• **Page excerpt**:
▬▬▬▬▬▬▬▬▬▬
# 4 speed bars



## john23 (Mar 6, 2016)

hi, 
i have 4 speed bars on my street strip '65 GTO...these are the stamped steel units that connect the rear lower and upper control arms. i have stiffened mine. i run a turbo 400 and my 60 ft is typically a low 1.70- high 1.60. i am wondering if i add aftermarket rear upper control arms, or some other modification, if i can ditch these bars. i thought i heard once they help protect the bulkhead above and in front of the rear end from twisting from the abuse of hard launches...i have also heard that they keep the rear end square in the car under hard launches, but i am not sure what they do. i am considering installing a rear sway bar for more uniform bite from both tires. i run a 12 polt posi...any thoughts? thanks


----------



## PontiacJim (Dec 29, 2012)

Do not ditch the bars. They tie the upper and lower control arms together to add strength to the rear suspension as well as stiffen the frame and keep it from cracking. I like and used the *UMI* in my '68 Lemans build which is still under construction. They are heavy duty, pre-bent to fit under the floor pan, adjustable, and come with all the hardware to install. 1968-1972 GM A-Body Control Arm Reinforcements/Frame Braces [4028] - $129.99 : UMI Performance, Inc.

A rear sway bar may help the car launch straight and minimize rear axle twist. You may also want to consider the air lift drag bags. These are used to preload the suspension by adding a little more air to the right side bag to counter rear end twist. Air Lift Drag Bag Kits for Performance Vehicles | JEGS

Adjustable upper control arms can be used to adjust pinion angle. *UMI* and *Spohn* sell them. I went with Spohn on my build. Some drag racers will alter the pinion angle to preload it to counter the rear axle twist on launch. It is something you can play with and adjust as you go to see if it makes any difference.
▬▬▬▬▬▬▬▬▬▬
• **Challenges**:
1. Answer these questions using the 4 speed bars thread.
(a) What transmission does john23 run?
(b) In what car did PontiacJim use the UMI bars?
(c) Which two companies are named as sellers of adjustable upper control arms?
2. From the 4 speed bars thread, reproduce the passage from "## john23 (Mar" to "(Dec 29, 2012)" word for word.

(Data excerpts)
▬▬▬▬▬▬▬▬▬▬
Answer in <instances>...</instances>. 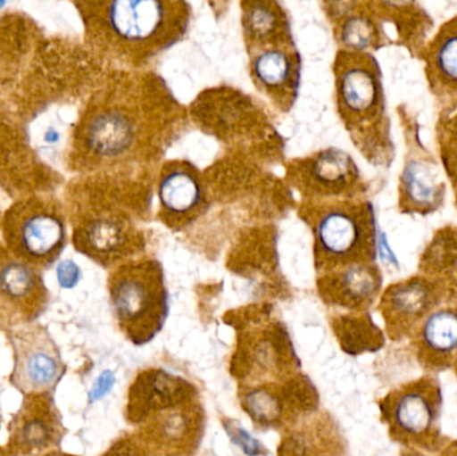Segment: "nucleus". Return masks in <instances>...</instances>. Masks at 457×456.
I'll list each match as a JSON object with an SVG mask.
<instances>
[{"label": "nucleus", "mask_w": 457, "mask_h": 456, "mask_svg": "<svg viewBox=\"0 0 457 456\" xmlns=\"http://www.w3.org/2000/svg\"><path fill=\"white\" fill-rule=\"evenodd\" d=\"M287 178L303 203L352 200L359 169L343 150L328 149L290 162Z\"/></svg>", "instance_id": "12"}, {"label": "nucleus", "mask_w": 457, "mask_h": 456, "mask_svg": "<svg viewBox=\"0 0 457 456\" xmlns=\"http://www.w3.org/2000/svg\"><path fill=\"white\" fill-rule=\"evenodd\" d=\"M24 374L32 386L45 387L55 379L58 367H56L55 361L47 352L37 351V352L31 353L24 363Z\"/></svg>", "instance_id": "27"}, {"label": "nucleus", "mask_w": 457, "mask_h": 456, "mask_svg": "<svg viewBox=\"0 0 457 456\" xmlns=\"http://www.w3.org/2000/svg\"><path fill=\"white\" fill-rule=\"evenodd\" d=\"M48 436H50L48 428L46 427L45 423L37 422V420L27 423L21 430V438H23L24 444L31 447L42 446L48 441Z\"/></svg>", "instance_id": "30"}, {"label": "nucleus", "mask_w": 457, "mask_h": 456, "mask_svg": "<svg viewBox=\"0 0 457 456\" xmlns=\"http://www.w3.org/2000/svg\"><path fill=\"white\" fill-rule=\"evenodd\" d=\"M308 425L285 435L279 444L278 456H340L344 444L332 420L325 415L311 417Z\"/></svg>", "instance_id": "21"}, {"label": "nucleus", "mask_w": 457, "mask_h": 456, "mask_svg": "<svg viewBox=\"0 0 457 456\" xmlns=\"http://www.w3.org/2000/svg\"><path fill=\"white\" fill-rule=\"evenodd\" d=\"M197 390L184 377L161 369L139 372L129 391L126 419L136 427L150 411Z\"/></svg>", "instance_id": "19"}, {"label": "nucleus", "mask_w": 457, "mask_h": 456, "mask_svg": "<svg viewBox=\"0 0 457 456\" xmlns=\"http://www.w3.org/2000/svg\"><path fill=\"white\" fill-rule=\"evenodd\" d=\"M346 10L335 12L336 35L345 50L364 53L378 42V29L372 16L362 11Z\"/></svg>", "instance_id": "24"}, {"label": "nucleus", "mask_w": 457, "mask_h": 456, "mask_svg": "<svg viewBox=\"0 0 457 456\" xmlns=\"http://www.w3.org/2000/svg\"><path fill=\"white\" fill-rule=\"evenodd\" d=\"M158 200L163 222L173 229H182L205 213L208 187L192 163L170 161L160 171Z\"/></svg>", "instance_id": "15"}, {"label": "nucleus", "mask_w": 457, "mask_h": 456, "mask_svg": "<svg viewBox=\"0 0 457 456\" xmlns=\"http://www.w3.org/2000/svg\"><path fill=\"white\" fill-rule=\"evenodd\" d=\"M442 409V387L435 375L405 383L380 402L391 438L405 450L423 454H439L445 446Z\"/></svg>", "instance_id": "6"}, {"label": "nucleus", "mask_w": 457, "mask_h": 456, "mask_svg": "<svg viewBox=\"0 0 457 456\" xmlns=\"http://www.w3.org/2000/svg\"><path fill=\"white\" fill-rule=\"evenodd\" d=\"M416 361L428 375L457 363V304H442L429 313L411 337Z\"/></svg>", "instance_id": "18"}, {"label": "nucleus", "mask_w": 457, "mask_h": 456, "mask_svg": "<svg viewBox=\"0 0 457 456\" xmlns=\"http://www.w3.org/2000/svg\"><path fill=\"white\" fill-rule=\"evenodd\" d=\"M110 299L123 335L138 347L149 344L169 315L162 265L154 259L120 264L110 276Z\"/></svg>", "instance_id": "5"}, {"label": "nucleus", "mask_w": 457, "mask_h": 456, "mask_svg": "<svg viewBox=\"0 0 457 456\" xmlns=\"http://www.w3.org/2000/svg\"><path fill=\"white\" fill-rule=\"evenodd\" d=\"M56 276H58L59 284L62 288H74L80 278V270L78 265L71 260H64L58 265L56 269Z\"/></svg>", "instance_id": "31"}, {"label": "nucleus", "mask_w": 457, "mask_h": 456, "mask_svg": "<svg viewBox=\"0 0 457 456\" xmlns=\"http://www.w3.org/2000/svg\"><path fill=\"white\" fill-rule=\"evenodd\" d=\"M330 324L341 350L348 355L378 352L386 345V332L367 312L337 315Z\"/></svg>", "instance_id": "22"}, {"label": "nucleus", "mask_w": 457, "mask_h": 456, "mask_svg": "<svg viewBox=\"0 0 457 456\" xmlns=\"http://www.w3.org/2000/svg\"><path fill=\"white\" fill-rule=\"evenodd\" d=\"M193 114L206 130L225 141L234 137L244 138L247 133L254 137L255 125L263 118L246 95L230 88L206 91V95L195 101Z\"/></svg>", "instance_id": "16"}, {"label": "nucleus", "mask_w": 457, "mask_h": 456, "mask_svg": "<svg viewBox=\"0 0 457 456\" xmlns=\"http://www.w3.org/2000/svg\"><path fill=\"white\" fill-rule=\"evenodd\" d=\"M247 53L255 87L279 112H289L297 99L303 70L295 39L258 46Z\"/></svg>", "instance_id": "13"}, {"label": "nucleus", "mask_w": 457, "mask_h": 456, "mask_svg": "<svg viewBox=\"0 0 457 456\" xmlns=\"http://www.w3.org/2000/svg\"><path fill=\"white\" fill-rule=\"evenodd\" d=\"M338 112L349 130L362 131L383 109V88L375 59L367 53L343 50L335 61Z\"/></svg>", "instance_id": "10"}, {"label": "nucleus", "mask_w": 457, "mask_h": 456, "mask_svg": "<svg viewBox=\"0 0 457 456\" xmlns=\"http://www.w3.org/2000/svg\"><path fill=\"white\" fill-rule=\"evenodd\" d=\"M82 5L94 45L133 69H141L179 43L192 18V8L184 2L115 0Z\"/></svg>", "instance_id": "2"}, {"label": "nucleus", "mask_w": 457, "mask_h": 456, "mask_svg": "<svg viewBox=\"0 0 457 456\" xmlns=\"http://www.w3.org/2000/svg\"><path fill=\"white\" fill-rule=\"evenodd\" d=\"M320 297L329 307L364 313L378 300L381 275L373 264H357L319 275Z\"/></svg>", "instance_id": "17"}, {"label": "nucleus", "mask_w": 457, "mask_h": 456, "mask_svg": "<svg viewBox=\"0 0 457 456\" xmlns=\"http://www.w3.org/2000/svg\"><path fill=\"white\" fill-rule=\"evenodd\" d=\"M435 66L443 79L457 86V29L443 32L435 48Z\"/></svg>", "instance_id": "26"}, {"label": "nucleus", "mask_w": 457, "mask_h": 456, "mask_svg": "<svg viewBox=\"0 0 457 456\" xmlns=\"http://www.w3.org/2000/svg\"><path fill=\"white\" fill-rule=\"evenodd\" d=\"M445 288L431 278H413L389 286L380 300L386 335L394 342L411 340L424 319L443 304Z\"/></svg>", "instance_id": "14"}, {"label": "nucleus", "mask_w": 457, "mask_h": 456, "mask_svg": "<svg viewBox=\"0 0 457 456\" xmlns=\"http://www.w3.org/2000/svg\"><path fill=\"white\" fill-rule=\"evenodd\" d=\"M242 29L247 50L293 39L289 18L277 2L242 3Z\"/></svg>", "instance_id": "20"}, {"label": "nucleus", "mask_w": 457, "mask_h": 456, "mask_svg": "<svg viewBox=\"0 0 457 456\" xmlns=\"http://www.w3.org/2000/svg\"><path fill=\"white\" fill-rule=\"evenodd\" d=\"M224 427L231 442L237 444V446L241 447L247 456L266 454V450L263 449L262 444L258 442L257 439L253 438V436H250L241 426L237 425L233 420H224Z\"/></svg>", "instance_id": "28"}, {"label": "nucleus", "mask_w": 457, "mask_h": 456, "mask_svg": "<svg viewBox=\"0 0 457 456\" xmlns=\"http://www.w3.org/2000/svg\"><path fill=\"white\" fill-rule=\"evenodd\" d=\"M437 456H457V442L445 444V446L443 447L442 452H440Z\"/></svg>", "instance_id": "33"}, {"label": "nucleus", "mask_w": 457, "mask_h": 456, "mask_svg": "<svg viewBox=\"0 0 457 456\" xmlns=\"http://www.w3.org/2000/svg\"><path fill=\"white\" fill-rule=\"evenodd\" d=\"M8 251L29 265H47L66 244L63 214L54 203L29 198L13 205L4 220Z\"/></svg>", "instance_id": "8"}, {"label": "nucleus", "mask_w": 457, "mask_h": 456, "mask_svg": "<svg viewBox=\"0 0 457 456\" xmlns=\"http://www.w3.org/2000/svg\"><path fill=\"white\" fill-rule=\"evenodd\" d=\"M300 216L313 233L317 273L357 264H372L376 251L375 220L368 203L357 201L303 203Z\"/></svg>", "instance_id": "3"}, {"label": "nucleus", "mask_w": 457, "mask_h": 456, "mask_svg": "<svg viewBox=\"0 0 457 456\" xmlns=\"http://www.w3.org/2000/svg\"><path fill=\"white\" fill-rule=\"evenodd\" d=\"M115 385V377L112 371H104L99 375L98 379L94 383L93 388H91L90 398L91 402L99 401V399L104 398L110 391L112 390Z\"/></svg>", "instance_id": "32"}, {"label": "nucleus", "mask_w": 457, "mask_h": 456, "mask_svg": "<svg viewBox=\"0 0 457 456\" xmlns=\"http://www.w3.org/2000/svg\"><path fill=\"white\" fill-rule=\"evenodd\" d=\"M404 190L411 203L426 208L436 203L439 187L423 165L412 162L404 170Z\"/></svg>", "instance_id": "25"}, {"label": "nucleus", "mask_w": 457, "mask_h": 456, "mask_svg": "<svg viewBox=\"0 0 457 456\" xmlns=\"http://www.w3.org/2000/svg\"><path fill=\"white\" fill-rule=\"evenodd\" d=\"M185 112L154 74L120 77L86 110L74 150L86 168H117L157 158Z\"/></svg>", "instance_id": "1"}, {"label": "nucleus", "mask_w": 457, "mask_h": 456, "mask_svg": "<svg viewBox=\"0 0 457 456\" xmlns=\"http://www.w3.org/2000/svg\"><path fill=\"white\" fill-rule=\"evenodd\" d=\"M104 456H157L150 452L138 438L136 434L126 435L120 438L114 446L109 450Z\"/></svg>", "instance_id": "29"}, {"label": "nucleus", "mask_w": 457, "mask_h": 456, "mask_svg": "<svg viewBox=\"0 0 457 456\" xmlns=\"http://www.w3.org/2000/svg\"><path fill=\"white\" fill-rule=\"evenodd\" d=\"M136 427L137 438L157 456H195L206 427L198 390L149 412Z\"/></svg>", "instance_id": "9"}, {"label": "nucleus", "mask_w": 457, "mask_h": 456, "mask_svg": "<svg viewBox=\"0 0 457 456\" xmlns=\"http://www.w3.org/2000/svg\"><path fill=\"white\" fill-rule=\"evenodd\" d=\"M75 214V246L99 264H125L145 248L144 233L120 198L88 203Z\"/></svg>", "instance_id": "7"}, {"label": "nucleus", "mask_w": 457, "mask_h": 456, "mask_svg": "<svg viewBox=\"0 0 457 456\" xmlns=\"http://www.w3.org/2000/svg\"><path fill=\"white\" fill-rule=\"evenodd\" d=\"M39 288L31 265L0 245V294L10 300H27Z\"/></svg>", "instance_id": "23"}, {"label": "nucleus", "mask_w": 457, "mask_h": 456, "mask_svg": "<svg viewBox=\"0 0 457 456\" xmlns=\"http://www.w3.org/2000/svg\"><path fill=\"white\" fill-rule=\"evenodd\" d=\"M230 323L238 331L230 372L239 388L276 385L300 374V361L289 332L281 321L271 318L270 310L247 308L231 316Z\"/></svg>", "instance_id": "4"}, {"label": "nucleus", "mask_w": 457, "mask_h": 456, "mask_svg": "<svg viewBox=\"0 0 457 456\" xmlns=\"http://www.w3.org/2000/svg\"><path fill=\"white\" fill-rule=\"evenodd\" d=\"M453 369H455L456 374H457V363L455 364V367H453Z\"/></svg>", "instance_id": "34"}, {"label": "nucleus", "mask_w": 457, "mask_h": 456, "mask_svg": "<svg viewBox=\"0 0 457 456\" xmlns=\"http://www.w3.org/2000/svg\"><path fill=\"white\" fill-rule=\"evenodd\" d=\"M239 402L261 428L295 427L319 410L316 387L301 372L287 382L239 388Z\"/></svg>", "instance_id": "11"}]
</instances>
▬▬▬▬▬▬▬▬▬▬
• **Answers to the tasks**:
1.
(a) A turbo 400.
(b) A '68 Lemans build that is still under construction.
(c) UMI and Spohn.

2.
## john23 (Mar 6, 2016)

hi, 
i have 4 speed bars on my street strip '65 GTO...these are the stamped steel units that connect the rear lower and upper control arms. i have stiffened mine. i run a turbo 400 and my 60 ft is typically a low 1.70- high 1.60. i am wondering if i add aftermarket rear upper control arms, or some other modification, if i can ditch these bars. i thought i heard once they help protect the bulkhead above and in front of the rear end from twisting from the abuse of hard launches...i have also heard that they keep the rear end square in the car under hard launches, but i am not sure what they do. i am considering installing a rear sway bar for more uniform bite from both tires. i run a 12 polt posi...any thoughts? thanks


----------



## PontiacJim (Dec 29, 2012)